Given problem A
Pick out each line of the rows below that contains the word "black" and copy it. Case counts.

Extracted text
HELP! The Beatles romp through sight and sound gags, pursued by a band of sinister Orientals out to make a human sacrifice of Ringo. Addicts will welcome the shots of the Beatles' communal pad, which—among other things—has wall-to-wall grass.

THE KNACK. Director Richard Lester, who Helped! the Beatles, makes Rita Tushingham the goal of three zany British bachelors. At the final guffaw, it's three down and goal to go.

RAPTURE. A gloomy farm household on the coast of Brittany harbors an escaped criminal (Dean Stockwell) who fulfills the various needs of an embittered ex-judge (Melvyn Douglas), his otherworldly daughter (Patricia Gozzi), and a bed-minded serving wench (Gunnel Lindblom). The tragic result is a triumph for English Director John Guillermin.

DARLING. Julie Christie irresistibly shows how to succeed in bed without hardly trying. This tale has its own kind of moral: when you finally get there, it's time to get up and go somewhere else.

THE IPCRESS FILE. Harry Palmer (Michael Caine) is an un-Bonded type of counterspy who can hardly see without his glasses and does his job only to keep from being sent to jail. But he does it well and interestingly enough to make a thriller that is fun all the way.

Supplied records
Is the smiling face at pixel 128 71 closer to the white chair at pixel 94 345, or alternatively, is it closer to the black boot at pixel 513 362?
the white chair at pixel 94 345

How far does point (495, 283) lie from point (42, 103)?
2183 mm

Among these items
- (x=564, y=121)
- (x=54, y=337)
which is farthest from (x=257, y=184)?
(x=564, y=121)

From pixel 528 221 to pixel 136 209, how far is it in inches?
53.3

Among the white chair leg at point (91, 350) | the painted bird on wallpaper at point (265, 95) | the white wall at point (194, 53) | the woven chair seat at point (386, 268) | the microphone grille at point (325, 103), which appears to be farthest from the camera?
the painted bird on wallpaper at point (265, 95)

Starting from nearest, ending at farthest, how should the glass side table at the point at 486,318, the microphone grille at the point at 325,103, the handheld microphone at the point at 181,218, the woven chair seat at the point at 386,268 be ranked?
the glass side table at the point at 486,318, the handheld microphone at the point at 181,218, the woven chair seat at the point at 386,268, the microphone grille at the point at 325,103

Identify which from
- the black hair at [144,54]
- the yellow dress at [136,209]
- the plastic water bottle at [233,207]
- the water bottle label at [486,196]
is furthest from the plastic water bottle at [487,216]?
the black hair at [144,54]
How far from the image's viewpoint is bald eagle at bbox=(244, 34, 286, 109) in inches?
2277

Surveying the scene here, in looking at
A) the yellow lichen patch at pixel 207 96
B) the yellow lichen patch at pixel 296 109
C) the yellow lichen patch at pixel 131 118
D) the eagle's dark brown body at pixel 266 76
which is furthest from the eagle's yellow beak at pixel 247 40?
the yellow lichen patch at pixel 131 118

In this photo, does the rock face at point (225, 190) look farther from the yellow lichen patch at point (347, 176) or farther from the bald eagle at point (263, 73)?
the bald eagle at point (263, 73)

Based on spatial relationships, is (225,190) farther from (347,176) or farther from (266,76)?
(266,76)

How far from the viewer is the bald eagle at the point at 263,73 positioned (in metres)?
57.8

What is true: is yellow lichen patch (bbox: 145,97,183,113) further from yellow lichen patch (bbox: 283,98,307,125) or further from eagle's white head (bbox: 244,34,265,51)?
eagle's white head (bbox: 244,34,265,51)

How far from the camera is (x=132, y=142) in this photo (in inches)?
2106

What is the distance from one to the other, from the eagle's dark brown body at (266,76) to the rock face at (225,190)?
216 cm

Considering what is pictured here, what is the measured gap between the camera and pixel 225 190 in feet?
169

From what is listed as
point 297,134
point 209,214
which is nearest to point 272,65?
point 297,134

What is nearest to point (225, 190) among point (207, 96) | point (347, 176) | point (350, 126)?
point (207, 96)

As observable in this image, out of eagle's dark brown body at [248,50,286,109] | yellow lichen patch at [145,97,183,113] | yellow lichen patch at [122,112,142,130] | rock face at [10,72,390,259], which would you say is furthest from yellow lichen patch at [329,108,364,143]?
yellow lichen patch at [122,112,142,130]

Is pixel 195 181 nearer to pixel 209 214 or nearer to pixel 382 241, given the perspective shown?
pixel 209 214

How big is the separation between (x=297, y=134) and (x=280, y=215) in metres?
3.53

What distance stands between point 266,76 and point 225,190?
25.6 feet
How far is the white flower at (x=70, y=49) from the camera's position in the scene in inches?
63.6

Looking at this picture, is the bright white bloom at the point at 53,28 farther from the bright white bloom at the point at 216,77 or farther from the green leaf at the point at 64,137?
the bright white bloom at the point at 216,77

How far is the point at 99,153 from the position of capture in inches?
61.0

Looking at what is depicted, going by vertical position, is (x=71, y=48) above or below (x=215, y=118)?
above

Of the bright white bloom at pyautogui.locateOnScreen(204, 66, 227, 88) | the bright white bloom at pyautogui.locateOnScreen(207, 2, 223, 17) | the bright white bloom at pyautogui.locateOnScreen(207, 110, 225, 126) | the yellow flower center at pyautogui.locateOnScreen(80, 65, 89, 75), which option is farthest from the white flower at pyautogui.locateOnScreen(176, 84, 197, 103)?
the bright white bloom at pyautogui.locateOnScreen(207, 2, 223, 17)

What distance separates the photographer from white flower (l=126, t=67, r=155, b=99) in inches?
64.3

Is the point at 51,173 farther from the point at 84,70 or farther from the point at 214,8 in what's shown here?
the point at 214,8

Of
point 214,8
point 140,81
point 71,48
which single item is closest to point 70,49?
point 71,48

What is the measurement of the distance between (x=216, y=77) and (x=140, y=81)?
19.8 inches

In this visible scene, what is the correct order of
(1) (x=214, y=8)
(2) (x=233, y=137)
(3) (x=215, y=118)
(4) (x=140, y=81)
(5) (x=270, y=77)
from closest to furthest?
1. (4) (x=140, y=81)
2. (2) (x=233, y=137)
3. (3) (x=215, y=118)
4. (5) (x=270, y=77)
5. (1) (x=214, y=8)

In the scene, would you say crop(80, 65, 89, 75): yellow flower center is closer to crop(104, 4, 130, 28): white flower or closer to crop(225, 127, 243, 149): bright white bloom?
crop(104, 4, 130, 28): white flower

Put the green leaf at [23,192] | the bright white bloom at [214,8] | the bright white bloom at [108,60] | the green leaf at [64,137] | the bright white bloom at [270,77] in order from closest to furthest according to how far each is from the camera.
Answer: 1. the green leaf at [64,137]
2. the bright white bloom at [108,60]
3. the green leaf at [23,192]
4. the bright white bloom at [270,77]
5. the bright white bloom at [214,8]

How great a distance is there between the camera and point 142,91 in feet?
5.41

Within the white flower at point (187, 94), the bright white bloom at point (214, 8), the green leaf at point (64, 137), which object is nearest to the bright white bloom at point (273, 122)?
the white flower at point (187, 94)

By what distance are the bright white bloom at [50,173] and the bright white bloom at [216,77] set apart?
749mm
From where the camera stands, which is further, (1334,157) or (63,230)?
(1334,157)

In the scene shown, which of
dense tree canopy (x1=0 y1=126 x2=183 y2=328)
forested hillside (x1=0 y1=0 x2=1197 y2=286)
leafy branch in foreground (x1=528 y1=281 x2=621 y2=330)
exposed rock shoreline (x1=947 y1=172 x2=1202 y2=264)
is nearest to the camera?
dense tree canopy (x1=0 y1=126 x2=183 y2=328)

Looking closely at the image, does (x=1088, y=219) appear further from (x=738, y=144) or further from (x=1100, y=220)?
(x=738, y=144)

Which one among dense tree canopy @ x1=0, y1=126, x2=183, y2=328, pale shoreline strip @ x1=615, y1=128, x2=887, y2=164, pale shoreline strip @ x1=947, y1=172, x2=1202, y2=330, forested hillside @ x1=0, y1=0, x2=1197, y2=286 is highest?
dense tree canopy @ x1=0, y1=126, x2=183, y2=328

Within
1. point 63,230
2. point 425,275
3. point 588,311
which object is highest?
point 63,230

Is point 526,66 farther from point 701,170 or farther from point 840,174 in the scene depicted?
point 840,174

Given problem B
Quote the film reviews above in full, word for word.

Expected answer A
Is the smiling face at pixel 128 71 closer to the white chair at pixel 94 345, or alternatively, is it closer to the black boot at pixel 513 362?
- the black hair at [144,54]
the black hair at [144,54]

Expected answer B
HELP! The Beatles romp through sight and sound gags, pursued by a band of sinister Orientals out to make a human sacrifice of Ringo. Addicts will welcome the shots of the Beatles' communal pad, which—among other things—has wall-to-wall grass.

THE KNACK. Director Richard Lester, who Helped! the Beatles, makes Rita Tushingham the goal of three zany British bachelors. At the final guffaw, it's three down and goal to go.

RAPTURE. A gloomy farm household on the coast of Brittany harbors an escaped criminal (Dean Stockwell) who fulfills the various needs of an embittered ex-judge (Melvyn Douglas), his otherworldly daughter (Patricia Gozzi), and a bed-minded serving wench (Gunnel Lindblom). The tragic result is a triumph for English Director John Guillermin.

DARLING. Julie Christie irresistibly shows how to succeed in bed without hardly trying. This tale has its own kind of moral: when you finally get there, it's time to get up and go somewhere else.

THE IPCRESS FILE. Harry Palmer (Michael Caine) is an un-Bonded type of counterspy who can hardly see without his glasses and does his job only to keep from being sent to jail. But he does it well and interestingly enough to make a thriller that is fun all the way.